Agamemnon: Theme Analysis
Justice and Vengeance
It is true that the Chorus, and presumably the audience, have had their faith confirmed that the gods do care about what mortals do, and that they strike men down, not because they are jealous of their prosperity, as was the common belief, but because they or their fathers have violated justice. The Chorus underline this message again and again (for example, in 367-372), most strikingly when they speak of themselves as "apart from others, alone in thought" (756) in tracing disaster, not to good fortune in a family, but to injustice in a family. (It was not actually a new message in Athens, but perhaps the older belief still had many adherents.) The difficulty is that they see this justice in the fall of Troy, yet in the way the war was carried out they see inhumanity and injustice. So strong is this theme that it would be quite possible to do the Agamemnon as an antiwar play, though probably Aeschylus intended no more than a warning that the excuse of a just war must not be used to justify the exacting of a double penalty by the victors. As the discussion of the imagery of the play makes clear, Aeschylus suggests again and again that Agamemnon has forgotten the need to treat other human beings with humanity and to reverence the gods; he has become a Fury in his quest for justice.
The same is true for Clytemnestra, as her delight in the killing of Cassandra makes clear even to a modern audience. But the discussion of Clytemnestra brings up another prominent theme of the play: the theme of the disastrous tension between men and women. Some scholars say that the Greeks were the first to question the role of women; certainly Aeschylus shows fully how bitterly Clytemnestra feels the death of her daughter, how much she resents those who will not believe her because she was a woman, and how strong a character she is-more admirable than Aegisthus, though perhaps that's not saying much. On the other hand, one aspect of this theme is perhaps hard for a modern audience to relate to, and that is the sense that it is not simply wrong but against nature and monstrous for the female to kill the male, for a wife to kill her husband. Cassandra expresses this feeling most strongly, and that in itself is interesting. It is as though Aeschylus is aware that the only way to bring the women in the audience (and women were allowed to attend tragedies in Athens) to accept that it could in any sense be acceptable for Orestes to kill his mother was to have another woman condemn Clytemnestra's murder of Agamemnon, and for Clytemnestra to have the savagery to hate and kill that woman, who is a completely innocent victim.

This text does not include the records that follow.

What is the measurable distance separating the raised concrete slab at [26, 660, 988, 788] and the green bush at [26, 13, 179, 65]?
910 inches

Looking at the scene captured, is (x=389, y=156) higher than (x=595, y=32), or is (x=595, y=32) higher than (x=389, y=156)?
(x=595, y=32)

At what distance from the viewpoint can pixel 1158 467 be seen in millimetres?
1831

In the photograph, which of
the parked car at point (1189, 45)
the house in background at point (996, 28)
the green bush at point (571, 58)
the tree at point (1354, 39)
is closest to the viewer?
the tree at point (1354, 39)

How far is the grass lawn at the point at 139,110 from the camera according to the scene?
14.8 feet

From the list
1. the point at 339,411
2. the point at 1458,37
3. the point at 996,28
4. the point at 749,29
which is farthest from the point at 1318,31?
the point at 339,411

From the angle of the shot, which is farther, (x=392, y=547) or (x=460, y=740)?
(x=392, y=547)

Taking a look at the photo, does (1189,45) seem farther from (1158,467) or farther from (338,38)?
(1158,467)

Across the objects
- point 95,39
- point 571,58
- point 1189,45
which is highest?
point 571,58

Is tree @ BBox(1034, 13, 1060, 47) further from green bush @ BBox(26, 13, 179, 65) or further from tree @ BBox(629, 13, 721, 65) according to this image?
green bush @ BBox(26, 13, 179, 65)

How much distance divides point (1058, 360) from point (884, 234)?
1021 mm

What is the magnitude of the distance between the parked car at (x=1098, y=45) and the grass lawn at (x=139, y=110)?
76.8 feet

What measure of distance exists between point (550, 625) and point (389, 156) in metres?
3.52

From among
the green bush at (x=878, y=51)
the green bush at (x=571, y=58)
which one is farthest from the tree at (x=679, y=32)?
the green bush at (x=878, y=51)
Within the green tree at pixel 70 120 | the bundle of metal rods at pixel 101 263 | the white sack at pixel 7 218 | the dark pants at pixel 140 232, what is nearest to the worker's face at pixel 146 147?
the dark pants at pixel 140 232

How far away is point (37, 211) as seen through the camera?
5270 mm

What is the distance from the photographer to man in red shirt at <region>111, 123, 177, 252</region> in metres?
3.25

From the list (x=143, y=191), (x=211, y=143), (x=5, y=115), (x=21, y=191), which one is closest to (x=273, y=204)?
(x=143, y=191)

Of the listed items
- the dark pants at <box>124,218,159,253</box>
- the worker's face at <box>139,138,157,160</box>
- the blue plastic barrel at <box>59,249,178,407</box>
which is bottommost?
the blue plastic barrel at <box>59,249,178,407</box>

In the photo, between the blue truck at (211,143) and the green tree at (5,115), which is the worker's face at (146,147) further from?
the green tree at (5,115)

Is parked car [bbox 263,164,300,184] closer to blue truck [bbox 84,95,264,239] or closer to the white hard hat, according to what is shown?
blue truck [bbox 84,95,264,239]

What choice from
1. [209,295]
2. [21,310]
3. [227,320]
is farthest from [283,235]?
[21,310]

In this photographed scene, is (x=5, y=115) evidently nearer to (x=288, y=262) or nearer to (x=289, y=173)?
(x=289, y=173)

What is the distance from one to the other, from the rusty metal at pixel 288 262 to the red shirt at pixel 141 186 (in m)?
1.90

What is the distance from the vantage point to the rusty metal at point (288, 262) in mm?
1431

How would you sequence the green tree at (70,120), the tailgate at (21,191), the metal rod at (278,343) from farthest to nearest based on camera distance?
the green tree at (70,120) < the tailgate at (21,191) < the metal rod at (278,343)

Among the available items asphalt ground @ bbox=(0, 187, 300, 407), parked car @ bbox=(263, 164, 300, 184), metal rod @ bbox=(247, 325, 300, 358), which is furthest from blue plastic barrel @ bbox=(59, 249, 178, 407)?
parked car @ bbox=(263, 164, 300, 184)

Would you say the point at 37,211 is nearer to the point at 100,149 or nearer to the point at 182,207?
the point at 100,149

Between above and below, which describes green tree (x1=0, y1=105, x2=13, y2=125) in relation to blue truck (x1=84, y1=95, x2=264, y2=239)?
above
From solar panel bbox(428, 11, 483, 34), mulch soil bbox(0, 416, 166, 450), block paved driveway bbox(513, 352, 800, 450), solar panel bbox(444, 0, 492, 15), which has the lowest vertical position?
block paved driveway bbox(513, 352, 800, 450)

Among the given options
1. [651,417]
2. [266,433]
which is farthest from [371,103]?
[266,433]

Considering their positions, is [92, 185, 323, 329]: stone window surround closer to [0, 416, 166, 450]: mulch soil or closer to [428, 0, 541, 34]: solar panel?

But whatever a modern audience might feel, it does seem clear that Aeschylus is at least suggesting that men should look carefully at the way they treat women, that if wives become Clytemnestras, it may be because their husbands have been Agamemnons. The order of the universe may demand that men should rule, but it is only asking for trouble if a woman as strong and intelligent as Clytemnestra is dismissed or undervalued, simply because she is a woman. One critic has suggested that Aeschylus was presenting Athens with two dilemmas in the Agamemnon, the problem of justice and the problem of the relationship between the sexes. One problem Athens had been able to solve, as the rest of the trilogy will show. The other remained.